De olieprijs zet zijn klim gestaag verder. Twee jaar geleden kostte een vat olie nog minder dan 30 dollar en zagen weinigen hoe die prijs kon worden opgekrikt. Zes maanden geleden moest nog 45 dollar worden betaald en verzette Saoedi-Arabië hemel en aarde om de prijs boven de 50 dollar te brengen en te houden.
Vandaag is de grens van de 65 dollar in zicht, voor brent-olie zelfs 70 dollar per vat. Daarmee noteert olie op zijn hoogste niveau in 3 jaar. De prijsvork van 40/60 voor petroleum, door velen beschouwd als ideaal, is nu duidelijk verlaten.
Vanwaar deze prijsstijging?
De belangrijkste reden is zonder meer het succes van een overeenkomst deze zomer binnen de OPEC om de productie te beperken.

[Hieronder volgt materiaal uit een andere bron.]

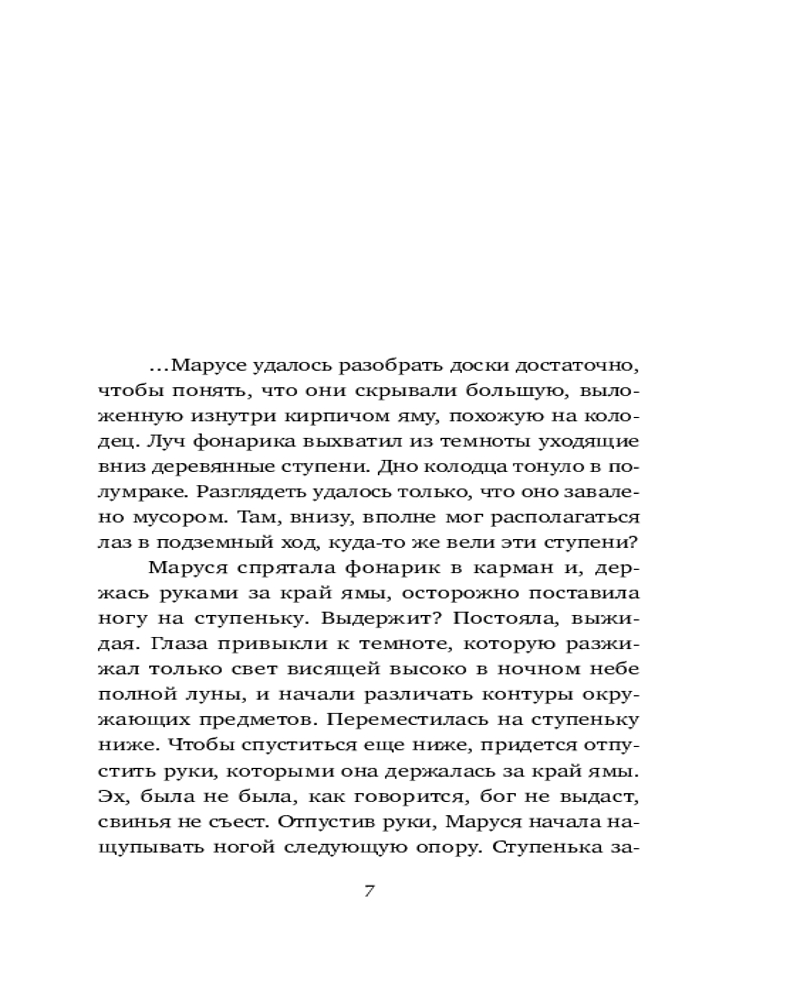 ...Марусе удалось разобрать доски достаточно, чтобы понять, что они скрывали большую, выложенную изнутри кирпичом яму, похожую на колодец. Луч фонарика выхватил из темноты уходящие вниз деревянные ступени. Дно колодца тонуло в полумраке. Разглядеть удалось только, что оно завалено мусором. Там, внизу, вполне мог располагаться лаз в подземный ход, куда-то же вели эти ступени?

Маруся спрятала фонарик в карман и, держась руками за край ямы, осторожно поставила ногу на ступеньку. Выдержит? Постояла, выжидая. Глаза привыкли к темноте, которую разжижал только свет висящей высоко в ночном небе полной луны, и начали различать контуры окружающих предметов. Переместилась на ступеньку ниже. Чтобы спуститься еще ниже, придется отпустить руки, которыми она держалась за край ямы. Эх, была не была, как говорится, бог не выдаст, свинья не съест. Отпустив руки, Маруся начала нащупывать ногой следующую опору. Ступенька за-

7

Opmerkelijk genoeg werd het akkoord nageleefd en ook Rusland – dat geen lid van de OPEC is – respecteert de overeengekomen quota.

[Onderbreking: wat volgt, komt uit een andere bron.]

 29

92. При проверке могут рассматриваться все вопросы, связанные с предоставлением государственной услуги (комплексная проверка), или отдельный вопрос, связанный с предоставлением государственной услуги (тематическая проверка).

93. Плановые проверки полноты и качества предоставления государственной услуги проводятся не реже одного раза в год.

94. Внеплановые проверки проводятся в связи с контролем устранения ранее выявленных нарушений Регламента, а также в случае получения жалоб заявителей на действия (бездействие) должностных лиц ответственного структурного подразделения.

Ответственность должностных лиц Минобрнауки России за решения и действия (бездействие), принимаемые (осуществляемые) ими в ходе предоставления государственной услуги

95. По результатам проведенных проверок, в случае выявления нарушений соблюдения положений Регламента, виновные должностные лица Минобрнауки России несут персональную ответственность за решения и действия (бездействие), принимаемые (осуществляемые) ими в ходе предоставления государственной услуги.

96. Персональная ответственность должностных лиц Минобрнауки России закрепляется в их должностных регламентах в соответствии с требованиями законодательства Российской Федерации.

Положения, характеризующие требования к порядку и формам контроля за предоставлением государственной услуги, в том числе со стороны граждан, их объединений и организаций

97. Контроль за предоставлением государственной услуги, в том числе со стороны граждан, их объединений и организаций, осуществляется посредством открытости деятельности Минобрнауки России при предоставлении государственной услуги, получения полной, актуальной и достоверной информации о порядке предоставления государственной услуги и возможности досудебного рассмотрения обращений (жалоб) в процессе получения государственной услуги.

Op die manier werd het aanbod artificieel gereduceerd, wat automatisch tot kleinere voorraden en een hogere prijs heeft geleid. Eind november stemden de OPEC-landen dan in om die overeenkomst te verlengen tot eind 2018.
Ook de globale economische vooruitzichten zijn beter dan verwacht, wat de vraag verder zal opdrijven. Tel daarbij de geopolitieke onrust tussen Iran en Saoedi-Arabië en de prijsstijging is zonder meer verklaard.
Wat met schalie-olie?
Toch is de prijsstijging verwonderlijk en wel omdat ons steeds is verteld dat bij bij grote prijsstijgingen de VS de wereld zouden overspoelen met schalie-olie. Die is rendabel vanaf een prijs van 50 dollar per vat, sommigen beweren zelfs vanaf 30 dollar per vat. Dat betekent dat bij een prijs van 60 dollar schalie-olie super rendabel wordt en de productie samen met het aanbod zou moeten worden opgevoerd, wat de prijzen onmiddellijk zou moeten doen dalen.
Waarom gebeurt dat niet?
Twee redenen: ofwel is de prijsberekening die voor schalie-olie wordt gemaakt fout. Ofwel is er een tijd nodig om de theorie in praktijk te brengen en gaat de olieprijs straks gewoon opnieuw dalen. Het antwoord krijgen we in de komende weken.